— WHAT NEEDS TO BE DONE —
Repeat verbatim the part of the Sadat biography below that opens with the words containing "- Half-Value Life" and closes with "1393 Election (2015)".

— SELECTED EXTRACT —
*** Begin section ***
She has directed many films focused on women's issues in Afghanistan. During 2012–2013, as script writer and director, she made three documentaries for the United Nations Assistance Mission in Afghanistan (UNAMA) in collaboration with Afghan Radio and television. These documentaries highlight the ten year efforts of UN and other agencies in reconstruction of Afghanistan. They highlight issues related to children on their rights, child marriage, labour and child abuse. These documentaries also deal with rights of women and other social issues concerned with education, police, drug addiction and so forth. She also produced a documentary titled Afghanistan Night Story, related to the elite commandos of Afghan Army. Her 2015 documentary, Afghanistan Women in 1393 Election, highlights participation of women in the elections. The latest award she received was at the Aljazeera International Documentary Film Festival! 2011 on "Public Liberties & Human Rights".

=== Film festivals ===
For her first film she received the Afghan Peace Prize and since then has made many documentaries for which she has won many international awards as a producer, cameraman, and director and also for her work in Television.

Sadat participated and presented her documentaries at the "Women's Voices Now Film Festival" held in Los Angeles in 2011.

Both had participated in the "Muslim World: A Short-Film Festival", organized at the Los Angeles Film School, where 32 films from Afghanistan were featured. In 2013, she coordinated in holding the first Afghanistan International Women's Film Festival.

==== Jury member ====

- 2017: head of the jury in 18th Jeonju International Film Festival South Korea
- 2015: London Feminist Film Festival (UK)32
- 2015: 60 Second Film Festival (Afghanistan)
- 2014: Afghanistan Student Film Festival (Afghanistan)
- 2013: Afghan Contemporary Art Prize (Afghanistan)
- 2011: Asiatica Film Festival (Italy Roma)

== Filmography ==

=== Documentaries ===

- We Are Post-modernist (2005); director and producer
- 1,2,3? (2006)
- Half-Value Life (2008)
- A Woman Sings in the Desert (2009)
- After 35 years
- Kabul Sea
- Afghanistan Night Story (2015)
- Afghanistan Women in 1393 Election (2015)
- From Kabul to the Freedom Quarter (2025)

== Personal life ==
Sadat left Afghanistan for the Netherlands in 2015.
*** End section ***
— Dataset records —
*** Begin section ***
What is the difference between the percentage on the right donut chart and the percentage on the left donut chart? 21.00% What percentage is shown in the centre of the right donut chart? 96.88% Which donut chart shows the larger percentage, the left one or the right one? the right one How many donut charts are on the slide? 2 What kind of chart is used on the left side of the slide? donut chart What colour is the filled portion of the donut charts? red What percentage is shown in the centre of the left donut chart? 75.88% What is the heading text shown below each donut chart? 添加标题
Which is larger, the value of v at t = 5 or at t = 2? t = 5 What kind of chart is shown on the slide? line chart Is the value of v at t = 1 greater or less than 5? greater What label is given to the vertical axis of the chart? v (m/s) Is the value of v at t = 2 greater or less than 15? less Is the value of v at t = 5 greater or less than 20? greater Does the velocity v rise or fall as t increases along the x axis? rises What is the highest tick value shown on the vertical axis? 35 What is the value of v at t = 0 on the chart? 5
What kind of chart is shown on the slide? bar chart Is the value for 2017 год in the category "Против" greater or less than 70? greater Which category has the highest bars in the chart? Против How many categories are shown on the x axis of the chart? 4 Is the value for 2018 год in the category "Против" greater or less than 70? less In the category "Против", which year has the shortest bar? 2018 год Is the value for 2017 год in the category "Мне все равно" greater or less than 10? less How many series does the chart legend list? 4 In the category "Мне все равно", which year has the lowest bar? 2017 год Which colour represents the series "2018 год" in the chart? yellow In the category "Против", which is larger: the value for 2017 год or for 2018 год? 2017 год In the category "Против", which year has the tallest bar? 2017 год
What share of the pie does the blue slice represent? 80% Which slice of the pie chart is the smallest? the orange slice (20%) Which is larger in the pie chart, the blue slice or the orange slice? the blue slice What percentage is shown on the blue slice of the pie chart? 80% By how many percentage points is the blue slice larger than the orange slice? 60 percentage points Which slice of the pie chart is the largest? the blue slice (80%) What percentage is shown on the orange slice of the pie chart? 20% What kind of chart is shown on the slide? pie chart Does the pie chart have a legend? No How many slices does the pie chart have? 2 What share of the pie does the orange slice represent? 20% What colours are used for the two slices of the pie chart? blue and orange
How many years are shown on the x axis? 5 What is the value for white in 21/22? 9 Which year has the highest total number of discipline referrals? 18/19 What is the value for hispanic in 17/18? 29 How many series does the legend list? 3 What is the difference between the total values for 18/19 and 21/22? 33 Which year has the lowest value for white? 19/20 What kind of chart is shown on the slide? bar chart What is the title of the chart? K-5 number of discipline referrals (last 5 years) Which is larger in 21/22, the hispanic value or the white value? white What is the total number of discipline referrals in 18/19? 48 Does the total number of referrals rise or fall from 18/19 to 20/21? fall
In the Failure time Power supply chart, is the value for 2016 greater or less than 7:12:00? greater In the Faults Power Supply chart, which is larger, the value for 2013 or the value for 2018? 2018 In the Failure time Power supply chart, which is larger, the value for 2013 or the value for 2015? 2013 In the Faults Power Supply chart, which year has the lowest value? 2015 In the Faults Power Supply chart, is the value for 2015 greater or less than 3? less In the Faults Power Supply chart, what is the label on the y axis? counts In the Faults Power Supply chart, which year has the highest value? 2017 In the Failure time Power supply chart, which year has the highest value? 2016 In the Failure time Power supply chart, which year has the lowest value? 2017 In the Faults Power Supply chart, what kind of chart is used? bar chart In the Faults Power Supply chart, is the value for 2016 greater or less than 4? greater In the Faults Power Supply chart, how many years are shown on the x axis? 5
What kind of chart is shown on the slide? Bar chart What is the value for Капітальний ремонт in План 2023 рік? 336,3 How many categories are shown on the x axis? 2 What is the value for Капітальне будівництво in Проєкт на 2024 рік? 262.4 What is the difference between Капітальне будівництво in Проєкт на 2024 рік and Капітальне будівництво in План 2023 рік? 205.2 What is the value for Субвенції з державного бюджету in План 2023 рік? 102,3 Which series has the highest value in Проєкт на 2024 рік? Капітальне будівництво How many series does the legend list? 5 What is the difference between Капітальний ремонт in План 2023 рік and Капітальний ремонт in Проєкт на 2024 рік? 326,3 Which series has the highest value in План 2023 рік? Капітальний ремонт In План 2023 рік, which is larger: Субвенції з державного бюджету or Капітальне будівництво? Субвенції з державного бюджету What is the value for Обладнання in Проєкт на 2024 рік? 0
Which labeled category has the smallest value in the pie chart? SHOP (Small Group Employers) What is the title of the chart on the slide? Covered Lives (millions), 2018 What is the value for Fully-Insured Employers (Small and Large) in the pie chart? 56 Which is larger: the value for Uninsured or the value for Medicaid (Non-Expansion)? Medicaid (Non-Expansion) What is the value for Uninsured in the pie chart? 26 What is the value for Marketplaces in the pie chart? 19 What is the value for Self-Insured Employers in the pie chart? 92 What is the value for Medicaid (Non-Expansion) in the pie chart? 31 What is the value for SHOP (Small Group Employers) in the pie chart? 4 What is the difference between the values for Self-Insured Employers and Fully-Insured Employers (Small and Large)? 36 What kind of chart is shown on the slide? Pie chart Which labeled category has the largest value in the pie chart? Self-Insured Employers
*** End section ***
— SOLUTION TO THIS EXERCISE —
- Half-Value Life (2008)
- A Woman Sings in the Desert (2009)
- After 35 years
- Kabul Sea
- Afghanistan Night Story (2015)
- Afghanistan Women in 1393 Election (2015)